Gio meminta kami baca doa, setelahnya kami serentak mengucap salam kepada Pak Mario. Dia menjawabnya dan tanpa basa-basi menanyakan kabar kami, dia langsung masuk ke materi.

“Kalian bisa kerja kelompok. Hanya empat orang dalam satu kelompok.”

Aku dan Gio langsung menoleh ke belakang. Memutar kursiku bersama Gio. Aku sekelompok dengan Gio, Sakina dan Afiah.

Rasanya sudah panas. Aku menarik-narik seragamku berharap ada angin yang masuk dan mengusir gerah yang aku rasakan. Afiah sendiri menjadikan bukunya sebagai kipas angin.

“Panas banget,” ujarku.
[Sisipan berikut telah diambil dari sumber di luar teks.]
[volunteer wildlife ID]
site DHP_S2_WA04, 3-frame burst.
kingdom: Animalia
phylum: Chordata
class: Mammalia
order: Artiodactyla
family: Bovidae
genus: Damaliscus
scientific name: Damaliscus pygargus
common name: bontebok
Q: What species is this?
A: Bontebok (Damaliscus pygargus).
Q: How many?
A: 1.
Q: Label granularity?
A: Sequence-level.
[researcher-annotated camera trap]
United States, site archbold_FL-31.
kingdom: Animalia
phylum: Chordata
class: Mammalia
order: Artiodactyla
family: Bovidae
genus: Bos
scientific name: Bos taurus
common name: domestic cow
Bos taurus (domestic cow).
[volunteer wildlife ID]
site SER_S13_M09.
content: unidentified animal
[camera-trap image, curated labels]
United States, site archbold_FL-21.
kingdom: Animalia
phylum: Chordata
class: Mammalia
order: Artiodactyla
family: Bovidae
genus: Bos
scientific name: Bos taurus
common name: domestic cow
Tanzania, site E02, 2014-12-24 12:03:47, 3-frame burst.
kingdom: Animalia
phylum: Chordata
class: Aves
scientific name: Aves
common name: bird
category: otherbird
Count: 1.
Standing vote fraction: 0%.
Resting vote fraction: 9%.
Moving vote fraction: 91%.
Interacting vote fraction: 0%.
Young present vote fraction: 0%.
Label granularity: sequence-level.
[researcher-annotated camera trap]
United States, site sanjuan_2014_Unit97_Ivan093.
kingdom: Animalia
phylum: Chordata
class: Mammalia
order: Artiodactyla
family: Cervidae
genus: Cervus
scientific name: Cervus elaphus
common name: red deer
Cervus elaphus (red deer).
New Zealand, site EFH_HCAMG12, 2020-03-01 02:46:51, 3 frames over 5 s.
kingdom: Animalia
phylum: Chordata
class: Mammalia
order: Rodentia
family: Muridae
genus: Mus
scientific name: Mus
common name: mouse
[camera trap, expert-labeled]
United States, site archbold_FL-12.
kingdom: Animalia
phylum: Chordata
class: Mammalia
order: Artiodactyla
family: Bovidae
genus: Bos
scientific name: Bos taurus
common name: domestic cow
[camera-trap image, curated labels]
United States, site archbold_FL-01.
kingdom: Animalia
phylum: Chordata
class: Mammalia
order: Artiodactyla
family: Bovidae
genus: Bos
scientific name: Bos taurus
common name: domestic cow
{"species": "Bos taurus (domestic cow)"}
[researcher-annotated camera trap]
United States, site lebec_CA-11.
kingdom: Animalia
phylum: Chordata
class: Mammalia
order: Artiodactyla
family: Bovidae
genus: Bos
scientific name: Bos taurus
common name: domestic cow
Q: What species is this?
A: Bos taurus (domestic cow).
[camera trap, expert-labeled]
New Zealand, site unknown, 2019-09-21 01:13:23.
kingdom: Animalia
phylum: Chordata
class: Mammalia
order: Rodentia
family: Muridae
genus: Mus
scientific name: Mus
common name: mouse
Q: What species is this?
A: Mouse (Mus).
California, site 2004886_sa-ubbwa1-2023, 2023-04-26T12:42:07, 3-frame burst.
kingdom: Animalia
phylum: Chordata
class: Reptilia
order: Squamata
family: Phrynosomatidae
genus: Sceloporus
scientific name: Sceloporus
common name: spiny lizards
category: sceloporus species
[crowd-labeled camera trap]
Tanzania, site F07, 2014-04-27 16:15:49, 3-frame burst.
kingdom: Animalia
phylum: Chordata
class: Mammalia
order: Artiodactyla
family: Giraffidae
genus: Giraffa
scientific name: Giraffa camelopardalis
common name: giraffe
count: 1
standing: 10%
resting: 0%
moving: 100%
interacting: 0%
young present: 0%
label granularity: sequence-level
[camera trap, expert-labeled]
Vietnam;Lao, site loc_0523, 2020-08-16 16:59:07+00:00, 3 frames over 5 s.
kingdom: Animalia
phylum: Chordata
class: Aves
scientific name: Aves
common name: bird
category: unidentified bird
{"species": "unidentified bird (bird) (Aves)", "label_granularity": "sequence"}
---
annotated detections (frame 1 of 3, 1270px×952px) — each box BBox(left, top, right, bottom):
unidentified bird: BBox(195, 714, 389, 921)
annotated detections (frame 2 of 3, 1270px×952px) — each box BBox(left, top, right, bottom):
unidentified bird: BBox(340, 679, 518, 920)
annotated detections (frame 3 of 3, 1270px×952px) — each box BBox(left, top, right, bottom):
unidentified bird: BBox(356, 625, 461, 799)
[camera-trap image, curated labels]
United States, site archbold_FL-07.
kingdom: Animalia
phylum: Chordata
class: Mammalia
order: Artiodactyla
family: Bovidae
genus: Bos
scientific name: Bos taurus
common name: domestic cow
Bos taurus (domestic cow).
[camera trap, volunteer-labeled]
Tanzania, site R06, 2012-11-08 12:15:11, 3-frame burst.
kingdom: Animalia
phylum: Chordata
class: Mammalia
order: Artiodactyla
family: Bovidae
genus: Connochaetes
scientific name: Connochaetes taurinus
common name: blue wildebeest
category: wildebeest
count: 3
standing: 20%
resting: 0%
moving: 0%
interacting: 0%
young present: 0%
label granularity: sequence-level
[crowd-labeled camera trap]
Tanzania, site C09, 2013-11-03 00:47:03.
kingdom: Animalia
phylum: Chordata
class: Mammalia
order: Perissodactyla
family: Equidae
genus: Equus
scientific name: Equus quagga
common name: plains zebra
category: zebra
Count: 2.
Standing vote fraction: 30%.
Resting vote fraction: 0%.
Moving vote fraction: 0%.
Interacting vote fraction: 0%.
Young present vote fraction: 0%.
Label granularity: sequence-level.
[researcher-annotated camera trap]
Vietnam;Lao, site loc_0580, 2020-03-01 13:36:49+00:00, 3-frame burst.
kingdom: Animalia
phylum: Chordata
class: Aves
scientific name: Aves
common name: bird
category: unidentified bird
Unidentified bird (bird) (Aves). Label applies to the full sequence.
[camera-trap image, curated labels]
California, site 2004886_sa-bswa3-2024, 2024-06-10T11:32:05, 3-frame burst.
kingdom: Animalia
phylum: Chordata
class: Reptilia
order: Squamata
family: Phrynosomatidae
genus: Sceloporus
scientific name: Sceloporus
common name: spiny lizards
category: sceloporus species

Di dalam kelas ada dua kipas angin besar, tetapi posisiku yang berada di samping tembok tempat kipas angin dipasang, tidak dapat membuatku merasakan angin.

“Sudah. Kumpul,” ujar Gio. Enaknya kalau sekelompok dengan Gio. Otaknya encer, tidak sepertiku. Rasanya otakku langsung membeku jika belajar matematika.

***

Kringgggg ....

Akhirnya jam istirahat. Aku, Sakina dan Afiah ke kantin. Di kantin terasa penuh dan sesak. Banyak sekali adik kelas yang mengisi kantin.

Saat masuk ke dalam dan memasang bakso, aku duduk bersama kedua sahabatku. Saat aku menikmati baksoku, aku melihat Pak Mario masuk bersama Bu Eva.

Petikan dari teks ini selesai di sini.